▼
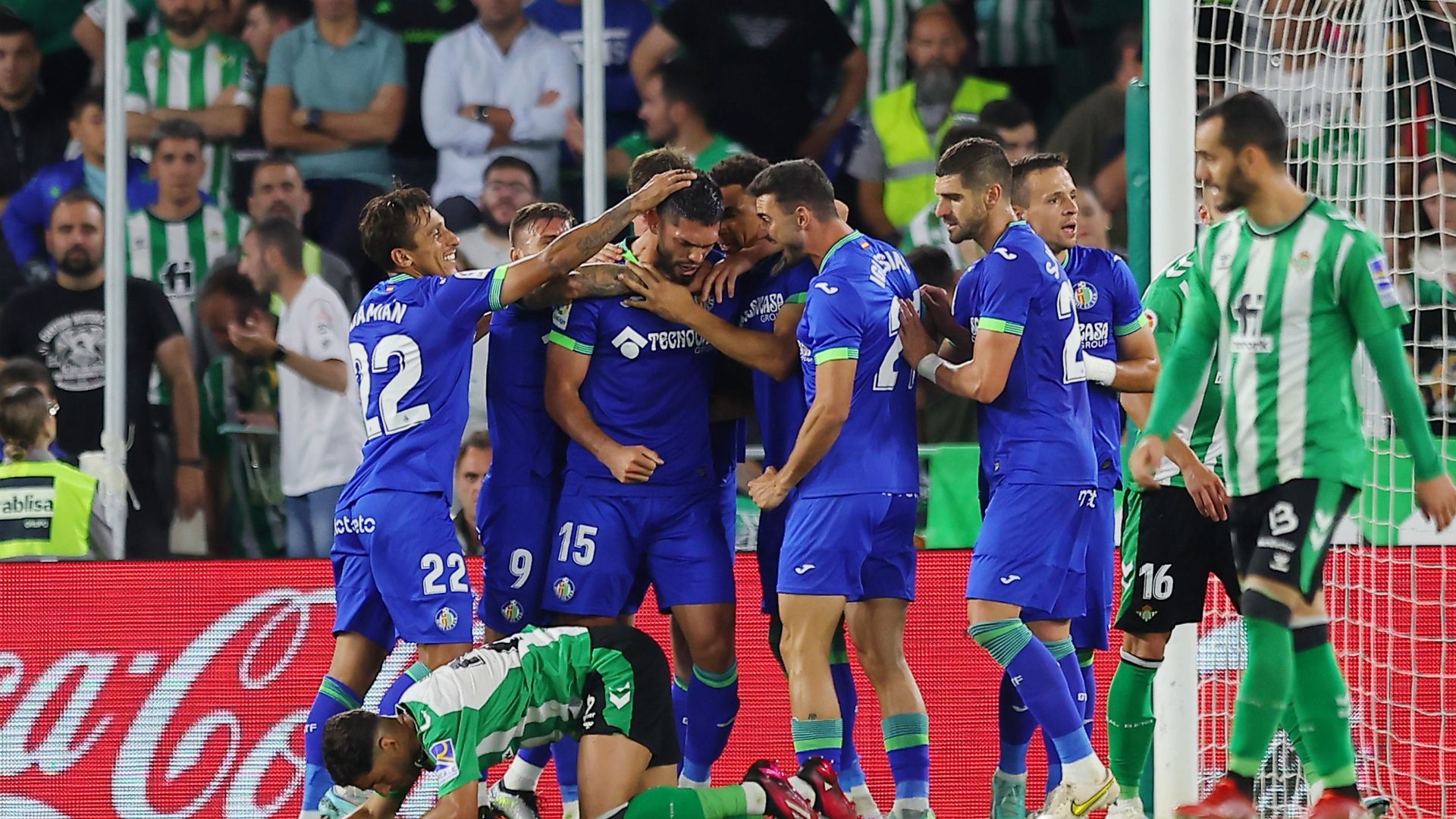 Getafe Betis
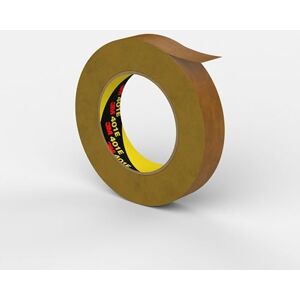 3M 7100042900 Cinta de Enmascarado de Altas Prestaciones, 24 mm X 50 m, 36 unidades 3M 7100042900 Cinta de Enmascarado de Altas Prestaciones, 24 mm X 50 m, 36 unidades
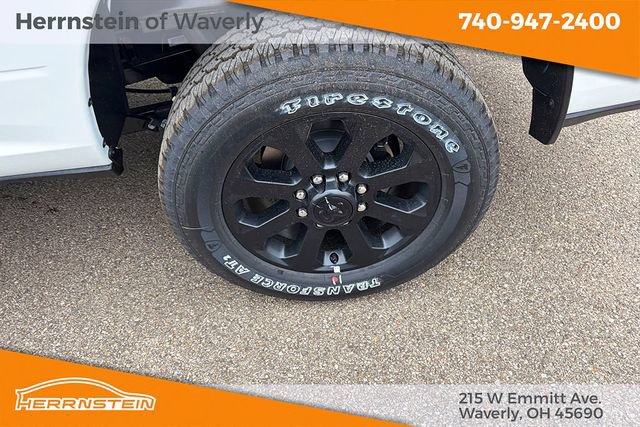New 2026 RAM 2500 Tradesman AWD/4WD image 22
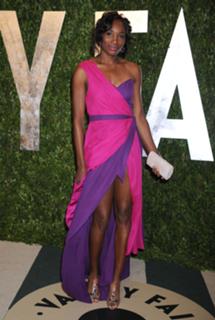 Venus Williams feet photo thumbnail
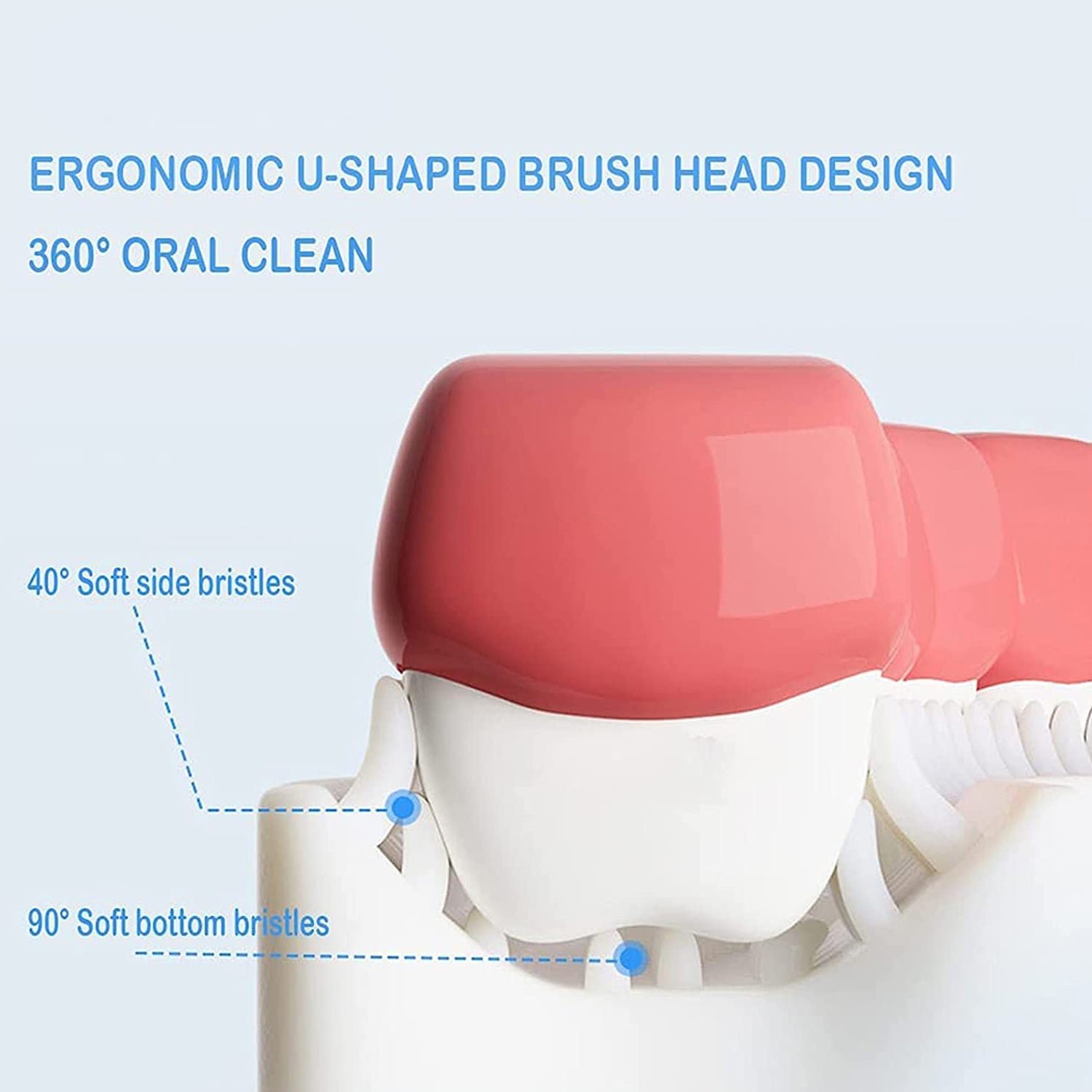 Kids Toothbrush – Soft Bristles & Easy Grip | Mini Bubbles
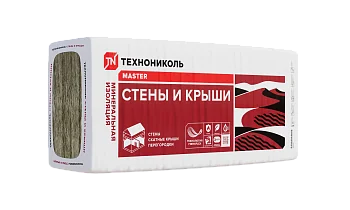 ТЕХНОНИКОЛЬ Стены и крыши
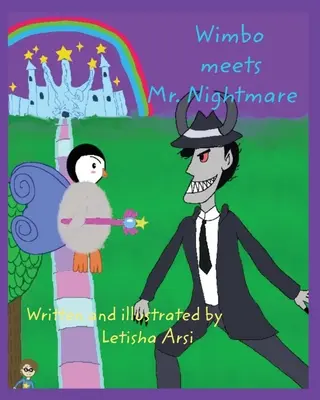 Wimbo îl întâlnește pe domnul Coșmar - Wimbo Meets Mr. Nightmare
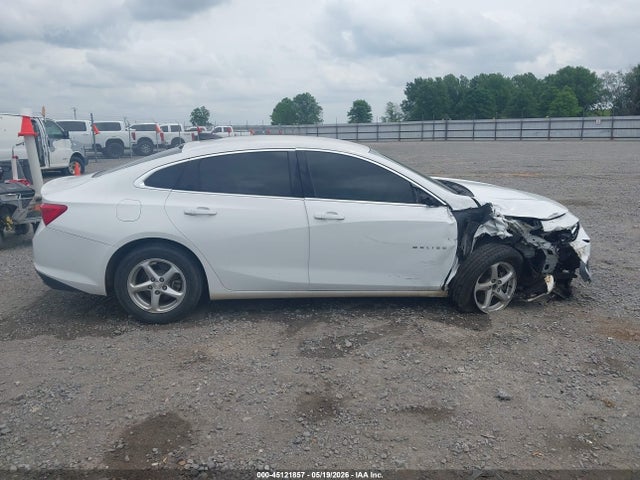 Chevrolet Malibu 1ls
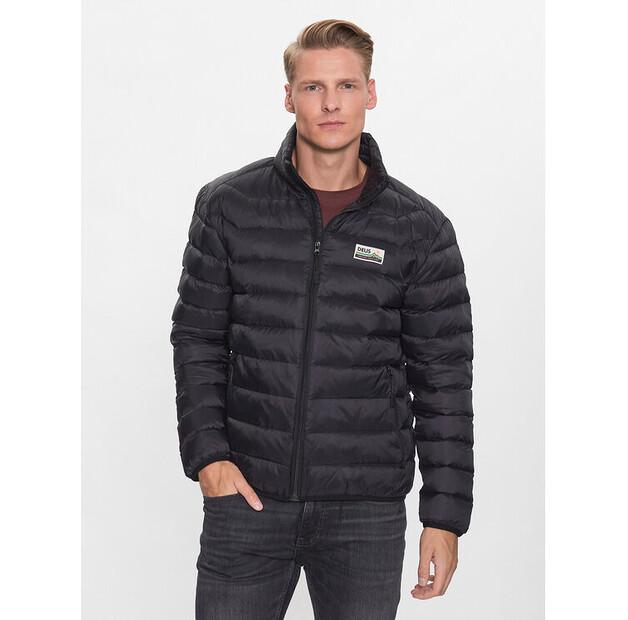 

Пуховик Deus Ex Machina Voyage DMF226320 черный Regular Fit L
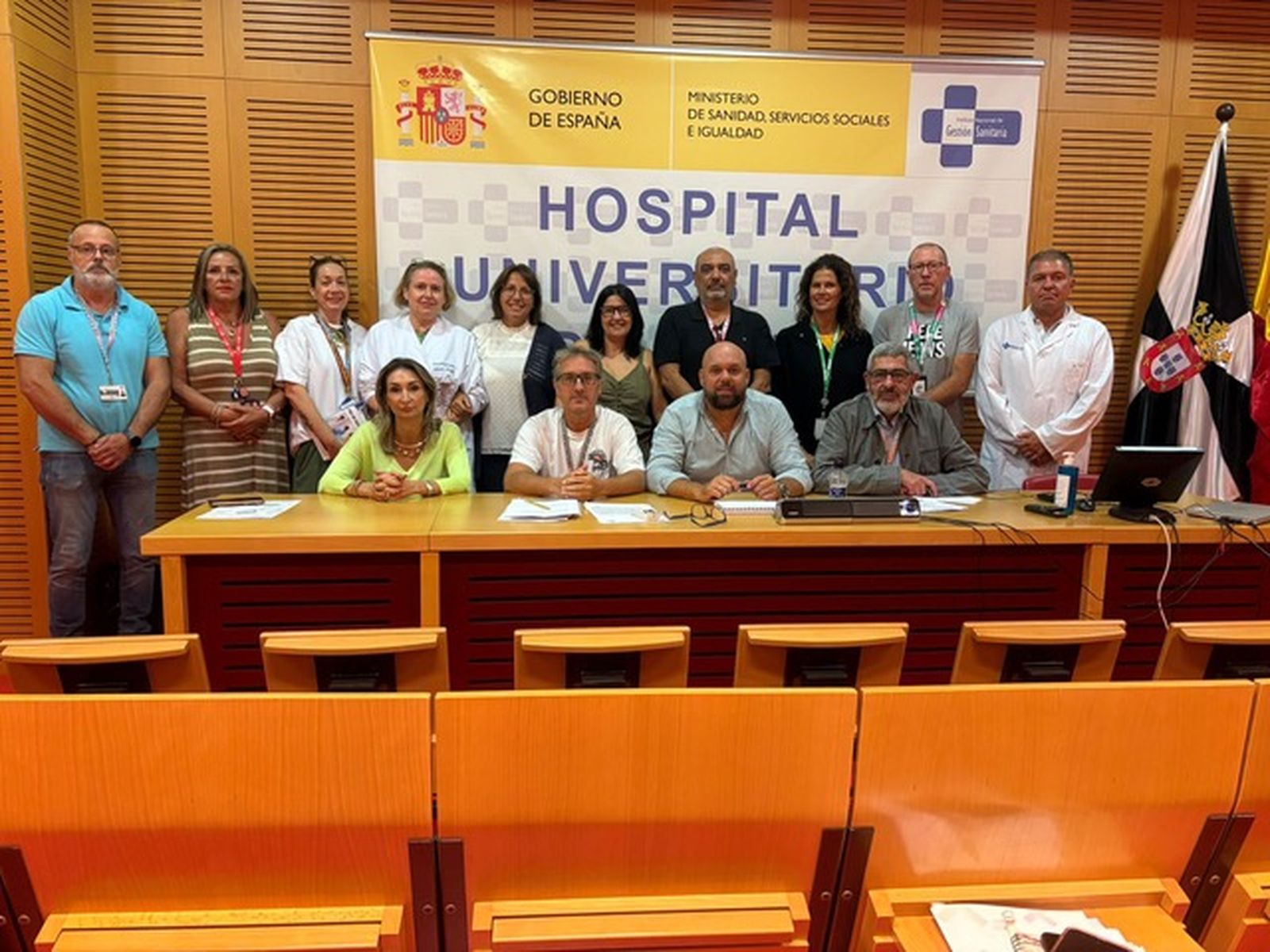 Junta de Personal de INGESA en Ceuta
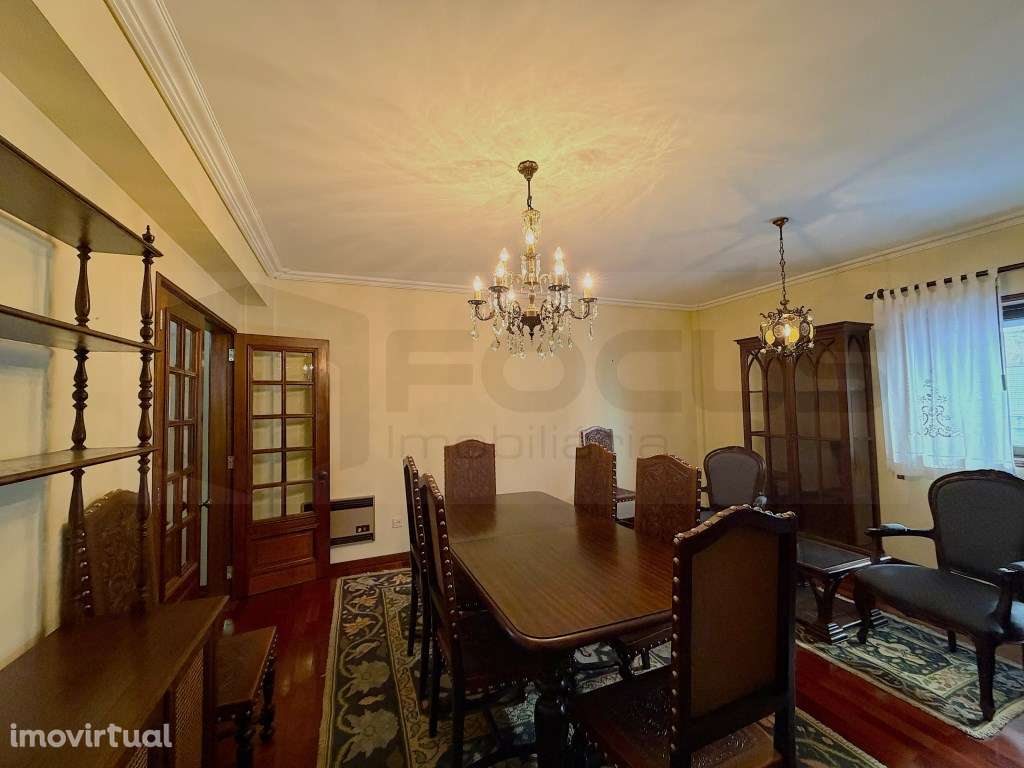 Apartamento T3+2 Implex Bairro do Liceu - Aveiro - Imperdível !!! - Grande imagem: 2/23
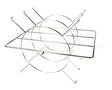 04.17.640.00 Hatco Fsd 3 Tier Circle Rack W/Ret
▲
▶ **TASK PROMPT**
Leave out every picture, and copy exactly the lines from the line that contains "Venus Williams feet photo thumbnail" through the end of the material.

▶ **ANSWER SPACE**
 Venus Williams feet photo thumbnail
 Kids Toothbrush – Soft Bristles & Easy Grip | Mini Bubbles
 ТЕХНОНИКОЛЬ Стены и крыши
 Wimbo îl întâlnește pe domnul Coșmar - Wimbo Meets Mr. Nightmare
 Chevrolet Malibu 1ls

Пуховик Deus Ex Machina Voyage DMF226320 черный Regular Fit L
 Junta de Personal de INGESA en Ceuta
 Apartamento T3+2 Implex Bairro do Liceu - Aveiro - Imperdível !!! - Grande imagem: 2/23
 04.17.640.00 Hatco Fsd 3 Tier Circle Rack W/Ret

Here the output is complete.